Task description: Give each line of the material below as one string in a JSON list, skipping blank lines. Leave out the picture lines.

[Questions about scenes in pictures]
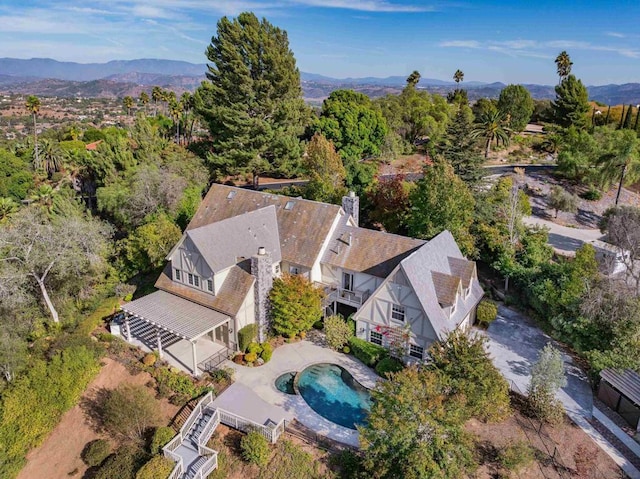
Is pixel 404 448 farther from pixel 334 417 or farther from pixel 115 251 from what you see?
pixel 115 251

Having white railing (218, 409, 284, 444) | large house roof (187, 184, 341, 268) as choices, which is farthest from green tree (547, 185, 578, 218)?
white railing (218, 409, 284, 444)

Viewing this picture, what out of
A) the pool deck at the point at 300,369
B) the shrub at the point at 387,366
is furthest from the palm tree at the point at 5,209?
the shrub at the point at 387,366

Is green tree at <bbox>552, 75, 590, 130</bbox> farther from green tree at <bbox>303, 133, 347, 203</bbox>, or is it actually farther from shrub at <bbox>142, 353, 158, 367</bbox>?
shrub at <bbox>142, 353, 158, 367</bbox>

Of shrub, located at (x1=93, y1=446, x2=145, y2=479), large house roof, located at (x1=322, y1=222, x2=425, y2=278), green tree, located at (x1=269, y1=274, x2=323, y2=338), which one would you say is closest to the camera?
shrub, located at (x1=93, y1=446, x2=145, y2=479)

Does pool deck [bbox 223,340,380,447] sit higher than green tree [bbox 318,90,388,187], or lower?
lower

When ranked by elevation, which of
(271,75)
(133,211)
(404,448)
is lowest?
(404,448)

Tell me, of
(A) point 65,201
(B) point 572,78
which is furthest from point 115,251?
(B) point 572,78

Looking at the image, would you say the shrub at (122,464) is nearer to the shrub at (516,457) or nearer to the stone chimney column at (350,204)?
the shrub at (516,457)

Result of the task:
[
  "Is pixel 404 448 farther from pixel 334 417 or farther from pixel 115 251 from what you see?",
  "pixel 115 251",
  "Having white railing (218, 409, 284, 444) | large house roof (187, 184, 341, 268) as choices, which is farthest from green tree (547, 185, 578, 218)?",
  "white railing (218, 409, 284, 444)",
  "Viewing this picture, what out of",
  "A) the pool deck at the point at 300,369",
  "B) the shrub at the point at 387,366",
  "is furthest from the palm tree at the point at 5,209?",
  "the shrub at the point at 387,366",
  "Is green tree at <bbox>552, 75, 590, 130</bbox> farther from green tree at <bbox>303, 133, 347, 203</bbox>, or is it actually farther from shrub at <bbox>142, 353, 158, 367</bbox>?",
  "shrub at <bbox>142, 353, 158, 367</bbox>",
  "Of shrub, located at (x1=93, y1=446, x2=145, y2=479), large house roof, located at (x1=322, y1=222, x2=425, y2=278), green tree, located at (x1=269, y1=274, x2=323, y2=338), which one would you say is closest to the camera?",
  "shrub, located at (x1=93, y1=446, x2=145, y2=479)",
  "Does pool deck [bbox 223,340,380,447] sit higher than green tree [bbox 318,90,388,187], or lower?",
  "lower",
  "When ranked by elevation, which of",
  "(271,75)",
  "(133,211)",
  "(404,448)",
  "is lowest?",
  "(404,448)",
  "Tell me, of",
  "(A) point 65,201",
  "(B) point 572,78",
  "which is furthest from point 115,251?",
  "(B) point 572,78",
  "Looking at the image, would you say the shrub at (122,464) is nearer to the shrub at (516,457) or nearer to the stone chimney column at (350,204)?",
  "the shrub at (516,457)"
]